Maldição hereditária, quebra de maldição, maldição do nome e
congêneres são expressões de um modismo teológico: bênção e maldição.
Conversei com alguns adeptos deste pensamento, li dois livros e artigos
sobre o assunto. Surpreendi-me com o uso fragmentário e inadequado da
Bíblia e com os conceitos tão radicais e tão frágeis.
Um dos livros
mais difundidos sobre o assunto, talvez pelo tamanho, pequeno, e fácil de
ler, é Bênção e Maldição, de Jorge Linhares . Sobre ele, respeitosamente,
desejo alinhavar algumas idéias. Não pretendo desancar o autor, que tem
seu espaço no reino de Deus e deve ser um servo útil. Não desejo invalidar
sua vida cristã, mas analisar algumas idéias que ele expende, e que
vasaram do seu âmbito para o nosso arraial.
"Maldição é a
autorização dada ao diabo por alguém que exerce autoridade sobre outrem,
para causar dano à vida do amaldiçoado". Esta é a definição encontrada no
livro (p. 16). Uma definição precisa ser sustentável. Deve ser coerente,
concisa e resistir a análise. De onde veio esta? O Diabo precisa de
autorização humana para causar dano a alguém? No livro, o autor mostra
pessoas que não tinham autoridade sobre uma terceira, amaldiçoando-a.

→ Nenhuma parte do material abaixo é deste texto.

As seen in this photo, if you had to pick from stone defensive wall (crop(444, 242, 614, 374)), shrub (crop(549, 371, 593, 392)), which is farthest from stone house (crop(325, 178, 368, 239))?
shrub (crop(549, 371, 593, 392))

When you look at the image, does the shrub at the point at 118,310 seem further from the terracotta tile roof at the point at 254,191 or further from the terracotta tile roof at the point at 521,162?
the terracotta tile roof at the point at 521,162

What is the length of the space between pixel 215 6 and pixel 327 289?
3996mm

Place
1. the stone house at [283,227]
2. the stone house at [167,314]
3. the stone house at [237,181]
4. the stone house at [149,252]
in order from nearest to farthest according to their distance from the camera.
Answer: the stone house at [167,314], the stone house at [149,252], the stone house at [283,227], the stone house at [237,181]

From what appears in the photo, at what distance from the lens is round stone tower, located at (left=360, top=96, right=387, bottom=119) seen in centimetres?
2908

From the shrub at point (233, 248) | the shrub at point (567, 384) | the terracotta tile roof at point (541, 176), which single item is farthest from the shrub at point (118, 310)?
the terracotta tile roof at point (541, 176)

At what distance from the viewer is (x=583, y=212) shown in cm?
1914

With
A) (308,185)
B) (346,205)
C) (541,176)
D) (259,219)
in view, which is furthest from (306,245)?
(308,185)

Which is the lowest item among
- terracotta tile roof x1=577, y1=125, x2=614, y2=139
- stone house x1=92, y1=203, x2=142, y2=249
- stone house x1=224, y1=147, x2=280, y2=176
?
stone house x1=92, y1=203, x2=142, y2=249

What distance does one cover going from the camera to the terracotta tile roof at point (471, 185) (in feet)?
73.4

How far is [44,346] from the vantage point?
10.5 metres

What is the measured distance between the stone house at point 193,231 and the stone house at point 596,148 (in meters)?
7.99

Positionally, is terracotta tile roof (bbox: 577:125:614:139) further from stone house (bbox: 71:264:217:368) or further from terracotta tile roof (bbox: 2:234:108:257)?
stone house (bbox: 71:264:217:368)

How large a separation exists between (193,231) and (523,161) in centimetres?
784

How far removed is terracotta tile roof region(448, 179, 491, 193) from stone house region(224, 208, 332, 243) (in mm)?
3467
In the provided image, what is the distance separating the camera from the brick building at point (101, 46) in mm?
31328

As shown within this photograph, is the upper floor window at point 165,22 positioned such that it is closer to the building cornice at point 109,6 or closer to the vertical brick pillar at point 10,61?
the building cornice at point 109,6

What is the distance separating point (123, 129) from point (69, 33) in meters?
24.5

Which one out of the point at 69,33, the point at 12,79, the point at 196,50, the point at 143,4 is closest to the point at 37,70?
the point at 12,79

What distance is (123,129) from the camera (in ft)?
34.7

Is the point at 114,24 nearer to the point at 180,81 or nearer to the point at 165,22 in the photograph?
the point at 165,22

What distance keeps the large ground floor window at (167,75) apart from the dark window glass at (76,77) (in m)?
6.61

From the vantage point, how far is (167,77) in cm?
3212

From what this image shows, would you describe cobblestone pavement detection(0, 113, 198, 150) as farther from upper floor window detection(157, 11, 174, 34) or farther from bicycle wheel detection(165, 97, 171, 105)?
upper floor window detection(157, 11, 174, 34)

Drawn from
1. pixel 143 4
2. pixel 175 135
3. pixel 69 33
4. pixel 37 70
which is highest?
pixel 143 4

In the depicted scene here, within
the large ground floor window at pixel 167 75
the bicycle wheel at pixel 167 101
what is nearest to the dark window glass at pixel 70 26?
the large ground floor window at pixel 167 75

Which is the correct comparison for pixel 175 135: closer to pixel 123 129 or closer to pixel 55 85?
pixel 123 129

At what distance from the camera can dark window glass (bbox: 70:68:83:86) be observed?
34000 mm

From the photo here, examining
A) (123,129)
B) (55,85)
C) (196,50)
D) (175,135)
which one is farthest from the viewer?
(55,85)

Esposas que não tinham autoridade sobre os marido, amaldiçoam-nos (ps. 10
e 26) e acontece o que foi dito.
Há maldições do próprio Deus
(particularmente Deuteronômio 28.15 em diante). Deus não está dando uma
autorização ao Diabo, mas julgando alguém. A ação é dele. Basta ler o
texto bíblico.
Boa parte da argumentação do livro repousa sobre
experiências. Isto é um perigo. Alegar que um rapaz é homossexual porque
seu pai o amaldiçoou, chamando-o de "mulherzinha" (p. 29) pode fazer o
deleite de alguns psicólogos, mas tira toda a responsabilidade pessoal do
jovem. Houve uma opção. Colocar a culpa de nossos atos errados e de nossas
escolhas mal feitas em palavras ditas por alguém é cair na
irresponsabilidade moral. Tomamos decisões, somos responsáveis pelo que
fazemos. A culpa é nossa. Quando acertamos, o mérito é nosso. Há valor
moral no que fizemos.
Muitos dos casos alistados no livro nada
provam. São genéricos e, na estrutura da argumentação, acabam sendo a
prova do que deveriam ilustrar. Em Comunicação chama-se a isso de
"ignorância da questão ou falsa causa". Uma citação de Garcia: "Se, à
noite, cruzo com um gato preto na rua, e logo adiante tropeço e caio e
admito que a causa da minha queda foi o encontro com o felino, estou
raciocinando por indução, sim, mas incidindo em erro, ao crer que o que
vem antes é a causa do que ocorre depois: post hoc ergo propter hoc
("depois disso, logo, por causa disso") .Mais à frente, diz-nos o mesmo
autor: "...os fenômenos de natureza espiritual, social, política, e até
econômica (estudados pelas ciências humanas) não podem ser atribuídos a
uma causa única mas a um complexo delas, nem sempre identificáveis porque
nem sempre constituem fatos materiais mensuráveis ou ponderáveis. Daí
porque decorrem muitas generalizações falsas ou parcialmente falsas"
.
Caracterizar o homossexualismo de um jovem como produto de uma
palavra impensada dita por um pai, é um exagero. A opção homossexual foi
uma maldição verbal? Dizer que um homem se tornou impotente porque sua
mulher zombou de sua virilidade pode ter alguma base psicológica, mas daí
a dizer que foi uma maldição, ou seja, uma permissão que a mulher deu a
Satanás para tornar o homem impotente, vai um exagero. Vim de uma família
com pouca instrução acadêmica. Quando criança, era o que se chamava de
"traça de livro". Sempre retirava livros da Biblioteca da Escola 10-14
Ceará, em Inhaúma, no Rio (um por dia). Meus pais gostavam, mas sempre
diziam: "Isso é agora, mais tarde arranja namorada e pára de estudar".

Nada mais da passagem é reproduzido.